(Beginning of Exercise material)
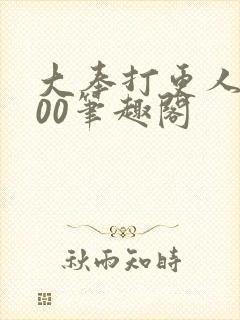 大奉打更人5200笔趣阁封面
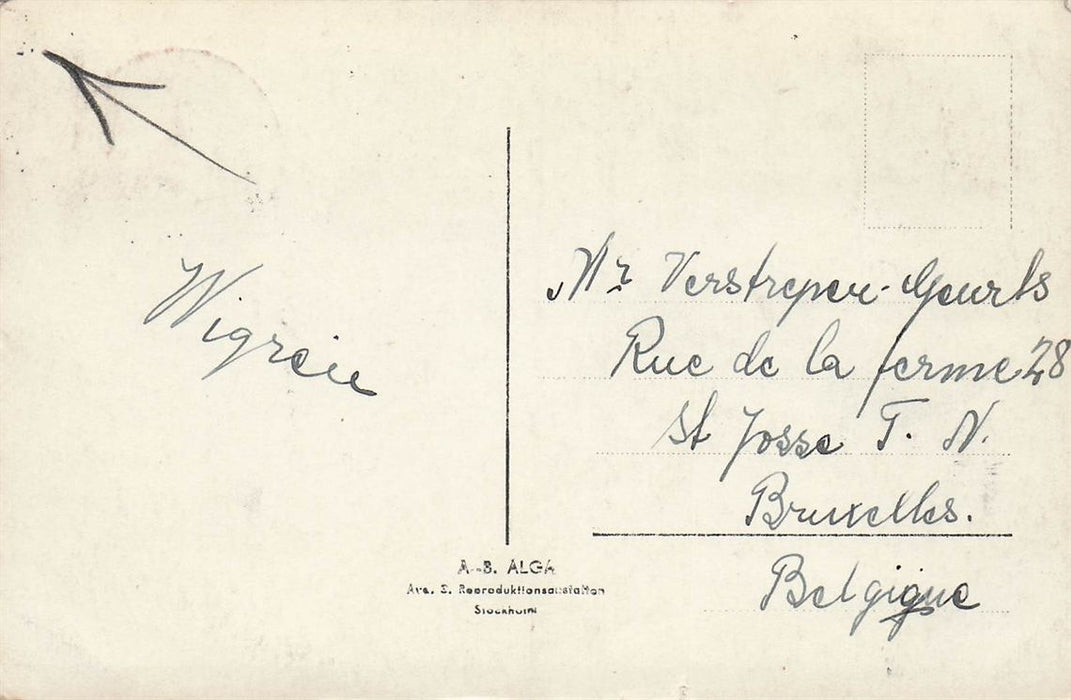 Stockholm Kungsträdgarden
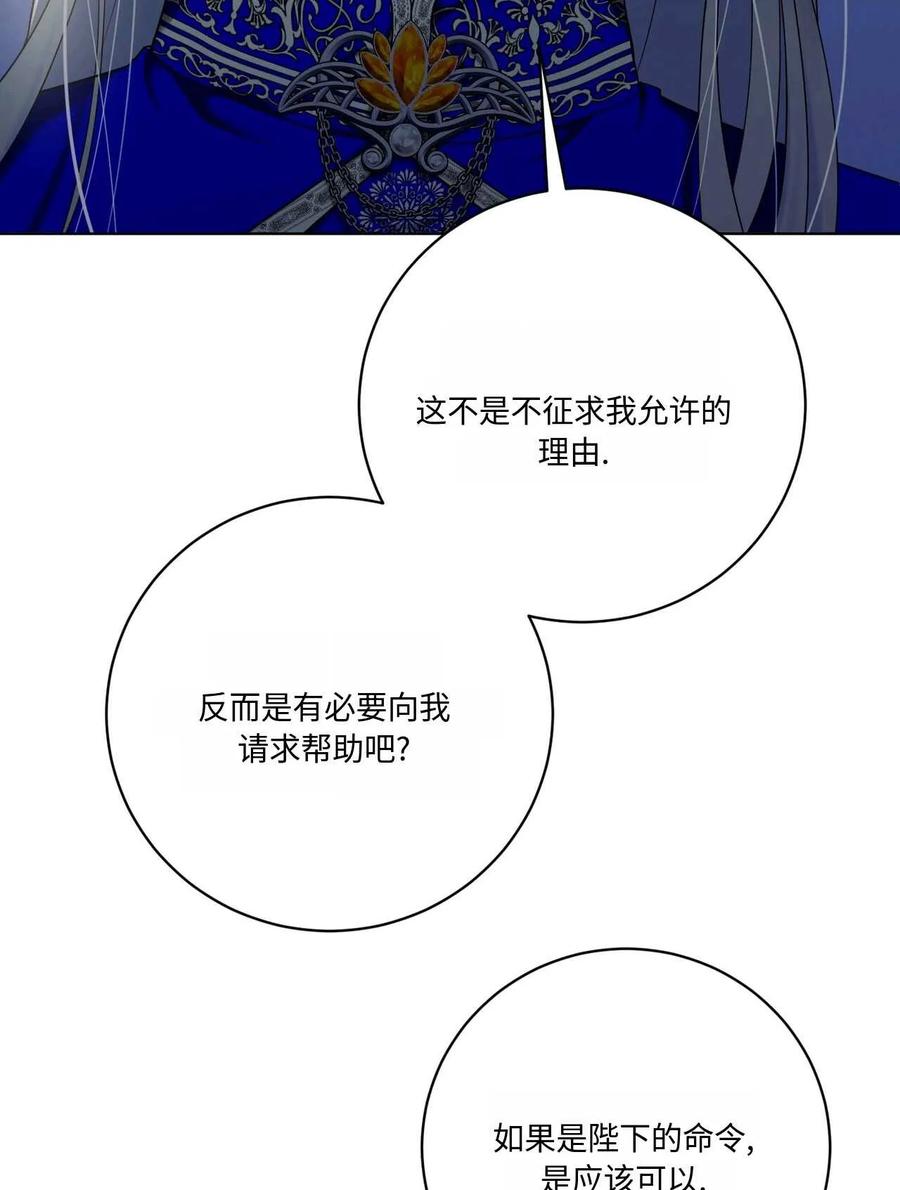 《两个丈夫的婚约》第03话 第84页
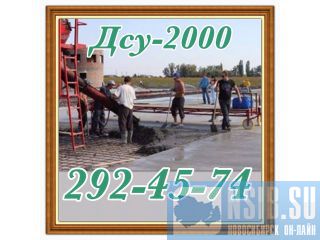  -2000 ,  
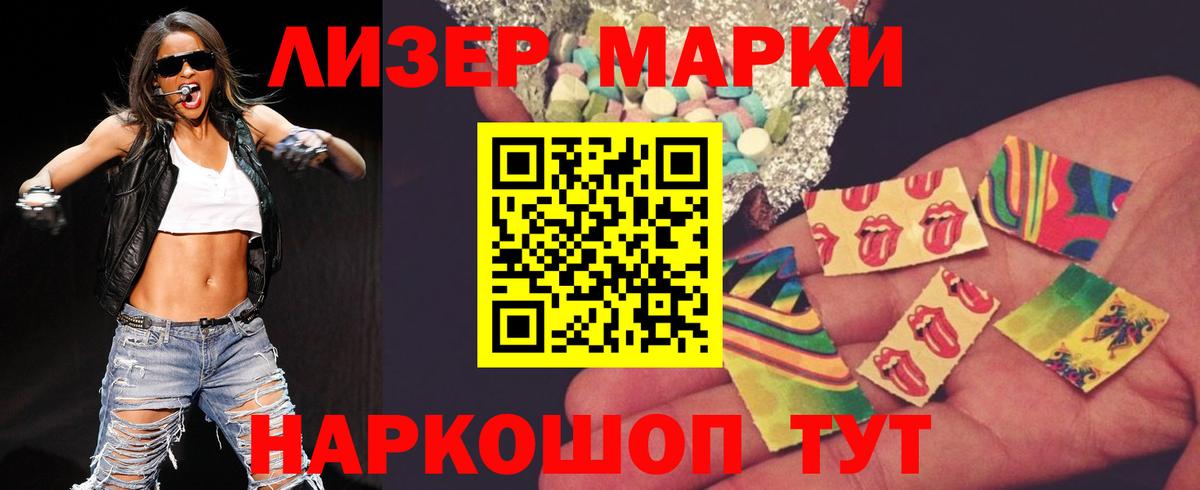 Великий Устюг  Лсд 25 экстази кислота  Лсд 25 экстази  Лсд 25 экстази ecstasy  Вход с VPN 
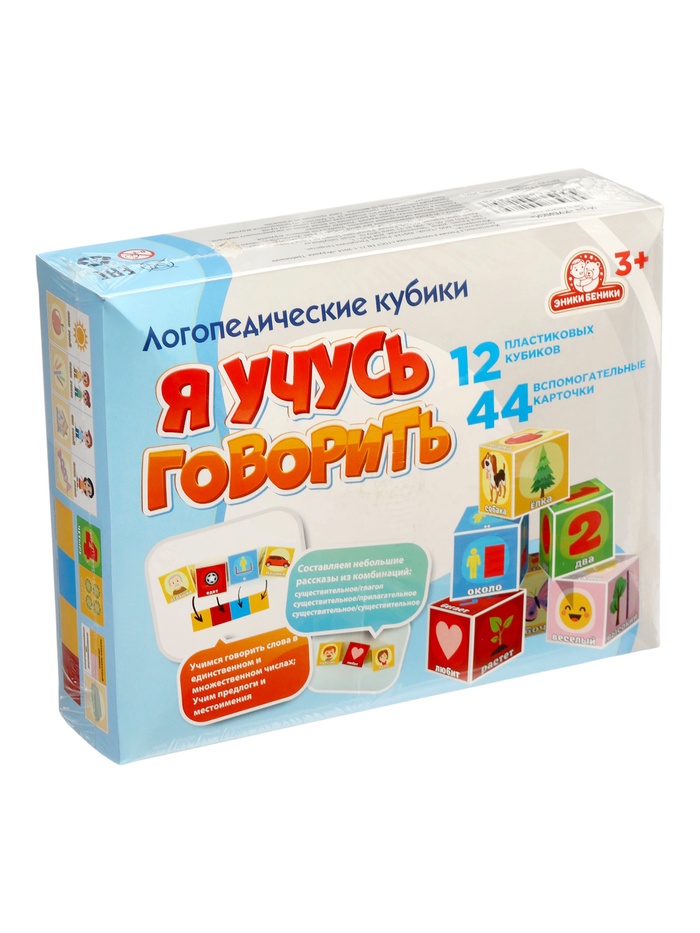 Логопедические кубики "Я учусь говорить" 1195 - Фото 1
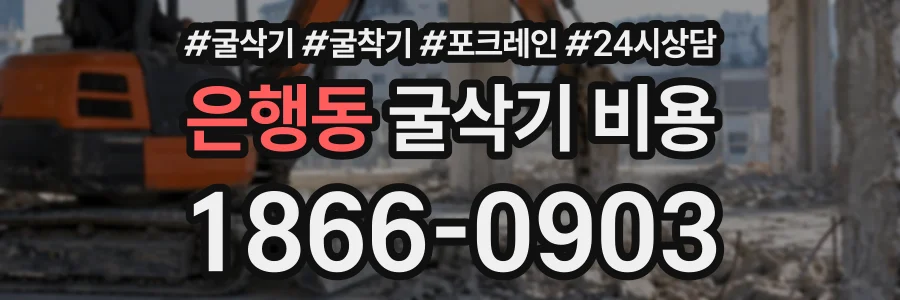 은행동 굴삭기비용 상담 전화 1866-0903
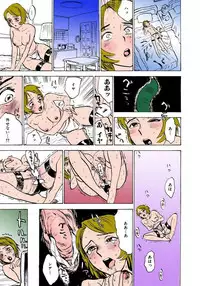 [Momoyama Jirou] Kairaku no Sono [Full Color]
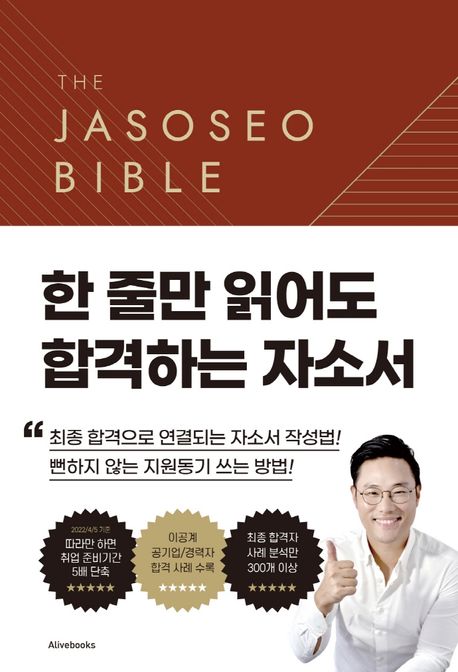 자소서 바이블 2.0= The Jasoseo Bible: 한 줄만 읽어도 합격하는 자소서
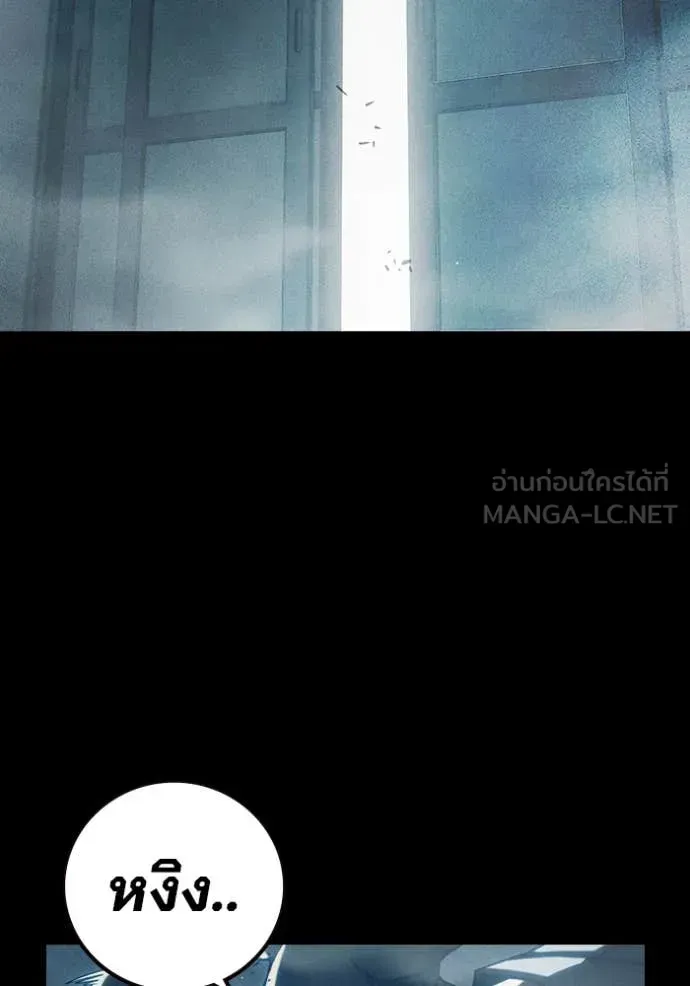 Juvenile Prison เยาวชนคนคุก ตอนที่ 57 หน้า 120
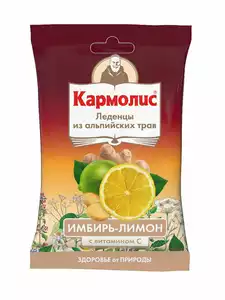Кармолис Леденцы Имбирь-Лимон с витамином С 75г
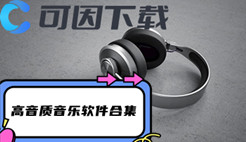 高音质音乐软件合集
(End of Exercise material)
### Task objective
Output verbatim the lines beginning at the line with "은행동 굴삭기비용 상담 전화 1866-0903" and ending at the last line of the material above, inclusive. Do not carry over any pictures.

### Solution for this task
 은행동 굴삭기비용 상담 전화 1866-0903
 [Momoyama Jirou] Kairaku no Sono [Full Color]
 자소서 바이블 2.0= The Jasoseo Bible: 한 줄만 읽어도 합격하는 자소서
 Juvenile Prison เยาวชนคนคุก ตอนที่ 57 หน้า 120
Кармолис Леденцы Имбирь-Лимон с витамином С 75г
 高音质音乐软件合集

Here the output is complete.